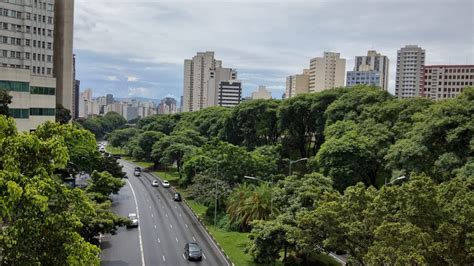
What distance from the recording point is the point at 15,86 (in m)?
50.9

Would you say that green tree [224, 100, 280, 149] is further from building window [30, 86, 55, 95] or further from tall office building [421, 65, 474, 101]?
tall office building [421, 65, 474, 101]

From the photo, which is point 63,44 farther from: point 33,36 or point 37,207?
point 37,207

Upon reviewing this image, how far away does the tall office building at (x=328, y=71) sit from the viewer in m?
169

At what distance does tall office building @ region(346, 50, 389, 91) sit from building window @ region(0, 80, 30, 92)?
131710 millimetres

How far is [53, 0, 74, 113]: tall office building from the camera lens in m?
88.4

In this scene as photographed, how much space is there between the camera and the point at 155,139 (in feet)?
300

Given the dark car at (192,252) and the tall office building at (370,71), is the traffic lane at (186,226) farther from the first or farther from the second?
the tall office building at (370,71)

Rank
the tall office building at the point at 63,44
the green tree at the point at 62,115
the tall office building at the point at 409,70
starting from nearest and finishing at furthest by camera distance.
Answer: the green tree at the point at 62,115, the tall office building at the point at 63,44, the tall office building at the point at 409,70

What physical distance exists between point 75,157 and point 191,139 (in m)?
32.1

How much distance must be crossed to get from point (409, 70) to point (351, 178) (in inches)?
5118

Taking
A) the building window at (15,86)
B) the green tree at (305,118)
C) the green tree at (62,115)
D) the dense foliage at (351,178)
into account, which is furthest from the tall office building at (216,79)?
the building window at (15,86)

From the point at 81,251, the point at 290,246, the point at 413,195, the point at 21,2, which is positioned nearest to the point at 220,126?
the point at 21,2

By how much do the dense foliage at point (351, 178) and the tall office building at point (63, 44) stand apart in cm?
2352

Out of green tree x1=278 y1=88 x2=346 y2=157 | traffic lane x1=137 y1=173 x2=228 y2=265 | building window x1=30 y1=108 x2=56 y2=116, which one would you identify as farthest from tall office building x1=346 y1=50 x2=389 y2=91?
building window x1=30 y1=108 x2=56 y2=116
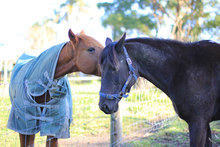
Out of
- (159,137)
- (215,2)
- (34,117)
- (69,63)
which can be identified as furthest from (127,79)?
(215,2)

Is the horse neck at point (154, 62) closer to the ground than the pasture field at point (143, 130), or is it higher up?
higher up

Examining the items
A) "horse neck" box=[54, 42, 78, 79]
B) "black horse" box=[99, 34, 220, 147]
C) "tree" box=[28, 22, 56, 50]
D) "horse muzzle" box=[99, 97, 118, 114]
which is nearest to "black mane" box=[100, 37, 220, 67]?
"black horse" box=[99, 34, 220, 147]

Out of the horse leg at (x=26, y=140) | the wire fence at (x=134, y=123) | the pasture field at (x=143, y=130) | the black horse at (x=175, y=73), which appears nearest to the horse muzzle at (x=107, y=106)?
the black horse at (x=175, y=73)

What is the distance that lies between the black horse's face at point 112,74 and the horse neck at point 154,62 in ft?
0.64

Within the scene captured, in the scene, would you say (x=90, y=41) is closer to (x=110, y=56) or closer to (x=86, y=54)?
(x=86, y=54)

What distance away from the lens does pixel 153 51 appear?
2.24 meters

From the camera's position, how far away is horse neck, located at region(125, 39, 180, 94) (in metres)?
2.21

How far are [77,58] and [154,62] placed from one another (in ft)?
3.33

━━━━━━━━

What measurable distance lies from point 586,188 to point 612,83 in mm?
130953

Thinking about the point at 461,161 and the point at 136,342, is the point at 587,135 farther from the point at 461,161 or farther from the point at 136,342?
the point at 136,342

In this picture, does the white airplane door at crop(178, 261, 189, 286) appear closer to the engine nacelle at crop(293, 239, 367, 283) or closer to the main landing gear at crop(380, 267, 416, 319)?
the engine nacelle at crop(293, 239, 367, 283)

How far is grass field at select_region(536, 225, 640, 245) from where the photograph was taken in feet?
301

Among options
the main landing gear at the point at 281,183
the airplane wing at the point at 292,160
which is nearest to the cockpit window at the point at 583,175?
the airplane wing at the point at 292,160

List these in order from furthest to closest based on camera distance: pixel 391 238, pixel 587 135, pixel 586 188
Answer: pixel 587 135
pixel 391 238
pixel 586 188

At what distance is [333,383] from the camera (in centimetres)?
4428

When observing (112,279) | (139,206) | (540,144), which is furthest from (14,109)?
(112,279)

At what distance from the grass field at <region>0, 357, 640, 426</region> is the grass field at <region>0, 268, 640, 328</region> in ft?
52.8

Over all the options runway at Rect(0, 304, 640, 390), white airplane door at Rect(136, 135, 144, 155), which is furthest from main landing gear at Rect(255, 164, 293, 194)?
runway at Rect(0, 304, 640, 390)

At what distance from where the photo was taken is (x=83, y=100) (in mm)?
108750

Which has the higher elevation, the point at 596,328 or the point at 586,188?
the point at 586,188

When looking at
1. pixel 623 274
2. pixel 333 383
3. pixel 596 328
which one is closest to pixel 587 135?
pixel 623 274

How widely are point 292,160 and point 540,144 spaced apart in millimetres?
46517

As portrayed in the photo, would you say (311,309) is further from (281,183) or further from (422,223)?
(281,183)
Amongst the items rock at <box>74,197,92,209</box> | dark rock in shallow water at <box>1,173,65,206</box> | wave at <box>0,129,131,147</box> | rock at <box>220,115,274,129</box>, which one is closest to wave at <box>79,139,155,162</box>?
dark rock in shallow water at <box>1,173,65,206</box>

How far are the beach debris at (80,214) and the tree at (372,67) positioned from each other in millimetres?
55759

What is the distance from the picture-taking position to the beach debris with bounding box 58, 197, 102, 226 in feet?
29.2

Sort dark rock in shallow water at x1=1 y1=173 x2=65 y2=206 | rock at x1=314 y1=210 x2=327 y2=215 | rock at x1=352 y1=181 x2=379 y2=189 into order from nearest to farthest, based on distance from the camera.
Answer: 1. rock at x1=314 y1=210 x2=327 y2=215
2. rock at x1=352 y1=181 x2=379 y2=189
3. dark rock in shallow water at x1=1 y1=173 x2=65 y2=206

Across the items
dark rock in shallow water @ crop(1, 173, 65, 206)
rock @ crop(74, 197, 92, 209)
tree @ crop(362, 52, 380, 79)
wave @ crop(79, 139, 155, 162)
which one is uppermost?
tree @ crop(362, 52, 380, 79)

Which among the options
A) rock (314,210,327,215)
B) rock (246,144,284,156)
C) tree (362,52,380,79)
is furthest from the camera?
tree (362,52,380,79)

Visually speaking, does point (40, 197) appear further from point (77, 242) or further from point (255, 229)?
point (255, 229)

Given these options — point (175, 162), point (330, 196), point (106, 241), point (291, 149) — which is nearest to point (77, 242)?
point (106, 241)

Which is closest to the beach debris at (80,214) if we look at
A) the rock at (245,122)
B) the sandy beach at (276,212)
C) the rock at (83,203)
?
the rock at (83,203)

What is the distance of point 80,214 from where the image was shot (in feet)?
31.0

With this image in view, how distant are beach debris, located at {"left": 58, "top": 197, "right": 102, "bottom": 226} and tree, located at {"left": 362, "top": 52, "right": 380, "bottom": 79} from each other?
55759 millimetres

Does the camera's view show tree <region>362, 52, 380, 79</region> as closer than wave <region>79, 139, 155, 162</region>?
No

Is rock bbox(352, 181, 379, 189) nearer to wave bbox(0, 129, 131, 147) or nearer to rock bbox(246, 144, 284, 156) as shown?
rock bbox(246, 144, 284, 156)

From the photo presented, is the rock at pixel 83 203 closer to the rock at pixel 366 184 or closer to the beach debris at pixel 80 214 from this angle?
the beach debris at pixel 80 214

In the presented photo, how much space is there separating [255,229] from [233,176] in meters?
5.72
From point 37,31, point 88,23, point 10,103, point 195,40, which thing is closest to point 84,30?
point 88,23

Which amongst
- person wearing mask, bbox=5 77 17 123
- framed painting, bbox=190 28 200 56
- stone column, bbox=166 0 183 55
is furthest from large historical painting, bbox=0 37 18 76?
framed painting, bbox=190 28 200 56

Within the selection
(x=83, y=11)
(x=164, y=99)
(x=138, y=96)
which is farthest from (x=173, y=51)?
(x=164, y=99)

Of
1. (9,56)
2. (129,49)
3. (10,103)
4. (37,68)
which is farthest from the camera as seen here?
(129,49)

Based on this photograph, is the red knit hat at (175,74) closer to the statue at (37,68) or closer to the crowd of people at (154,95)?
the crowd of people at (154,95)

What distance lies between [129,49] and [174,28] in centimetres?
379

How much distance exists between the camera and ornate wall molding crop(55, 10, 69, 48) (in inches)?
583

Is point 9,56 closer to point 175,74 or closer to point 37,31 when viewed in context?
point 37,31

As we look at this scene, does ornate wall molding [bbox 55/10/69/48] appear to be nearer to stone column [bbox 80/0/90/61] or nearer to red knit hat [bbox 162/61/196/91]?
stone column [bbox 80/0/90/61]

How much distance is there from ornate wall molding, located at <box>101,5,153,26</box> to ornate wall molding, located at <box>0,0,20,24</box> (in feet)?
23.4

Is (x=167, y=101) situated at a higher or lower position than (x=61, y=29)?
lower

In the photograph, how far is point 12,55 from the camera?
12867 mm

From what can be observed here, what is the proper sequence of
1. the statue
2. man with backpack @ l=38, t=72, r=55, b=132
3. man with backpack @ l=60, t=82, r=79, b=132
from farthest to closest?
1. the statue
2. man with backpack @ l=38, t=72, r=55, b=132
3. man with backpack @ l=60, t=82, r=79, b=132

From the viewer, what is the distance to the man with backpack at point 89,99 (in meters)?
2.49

━━━━━━━━

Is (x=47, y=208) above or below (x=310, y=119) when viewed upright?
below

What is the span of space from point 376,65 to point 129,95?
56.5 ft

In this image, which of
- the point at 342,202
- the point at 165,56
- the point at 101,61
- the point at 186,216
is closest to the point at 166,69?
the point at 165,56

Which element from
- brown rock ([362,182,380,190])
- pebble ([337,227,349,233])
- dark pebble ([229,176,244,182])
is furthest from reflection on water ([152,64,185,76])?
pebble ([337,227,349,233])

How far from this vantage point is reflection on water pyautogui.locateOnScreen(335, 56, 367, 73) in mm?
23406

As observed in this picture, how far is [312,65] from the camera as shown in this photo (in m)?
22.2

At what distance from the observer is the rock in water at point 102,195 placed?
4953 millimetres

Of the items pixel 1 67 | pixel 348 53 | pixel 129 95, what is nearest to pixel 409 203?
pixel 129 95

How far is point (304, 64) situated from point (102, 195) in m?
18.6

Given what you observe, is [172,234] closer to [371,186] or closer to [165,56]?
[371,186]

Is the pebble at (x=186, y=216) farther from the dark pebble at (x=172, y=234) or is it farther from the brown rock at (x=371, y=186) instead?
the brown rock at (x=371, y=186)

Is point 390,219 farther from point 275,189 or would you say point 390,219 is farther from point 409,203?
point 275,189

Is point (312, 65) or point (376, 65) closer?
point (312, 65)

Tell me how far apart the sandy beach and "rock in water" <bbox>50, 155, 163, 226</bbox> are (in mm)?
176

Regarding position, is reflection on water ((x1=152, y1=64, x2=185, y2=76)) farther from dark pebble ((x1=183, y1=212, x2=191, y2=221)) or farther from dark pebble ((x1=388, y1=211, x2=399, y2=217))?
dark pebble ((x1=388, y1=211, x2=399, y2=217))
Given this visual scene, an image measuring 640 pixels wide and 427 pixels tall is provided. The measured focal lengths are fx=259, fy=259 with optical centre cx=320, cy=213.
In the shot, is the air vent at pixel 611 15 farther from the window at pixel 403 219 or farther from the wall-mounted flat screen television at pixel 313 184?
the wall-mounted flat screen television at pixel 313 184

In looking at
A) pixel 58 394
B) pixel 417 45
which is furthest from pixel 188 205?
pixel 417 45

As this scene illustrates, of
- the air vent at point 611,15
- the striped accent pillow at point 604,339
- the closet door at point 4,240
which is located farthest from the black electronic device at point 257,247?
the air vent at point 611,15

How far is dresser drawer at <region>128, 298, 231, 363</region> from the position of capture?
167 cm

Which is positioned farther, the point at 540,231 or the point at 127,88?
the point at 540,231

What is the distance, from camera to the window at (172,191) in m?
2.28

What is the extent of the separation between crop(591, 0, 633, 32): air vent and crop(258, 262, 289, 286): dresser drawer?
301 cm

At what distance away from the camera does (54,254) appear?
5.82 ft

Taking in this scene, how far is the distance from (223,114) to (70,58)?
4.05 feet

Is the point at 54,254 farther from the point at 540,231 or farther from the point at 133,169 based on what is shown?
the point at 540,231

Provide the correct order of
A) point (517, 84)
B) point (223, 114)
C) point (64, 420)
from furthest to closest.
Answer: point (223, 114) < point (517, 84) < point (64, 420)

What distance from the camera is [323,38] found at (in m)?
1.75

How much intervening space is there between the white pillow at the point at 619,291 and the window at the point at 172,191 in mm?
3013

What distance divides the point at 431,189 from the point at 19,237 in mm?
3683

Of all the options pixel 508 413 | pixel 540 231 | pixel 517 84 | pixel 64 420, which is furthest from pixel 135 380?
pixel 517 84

━━━━━━━━

Pick out every line in the items above that contains the word "positioned" and copy each one.

From the point at 81,251, the point at 290,246, the point at 413,195, the point at 21,2, which is positioned nearest to the point at 220,126?
How far are the beach debris at (80,214) and the tree at (372,67) positioned from each other in millimetres?
Which is positioned farther, the point at 540,231 or the point at 127,88?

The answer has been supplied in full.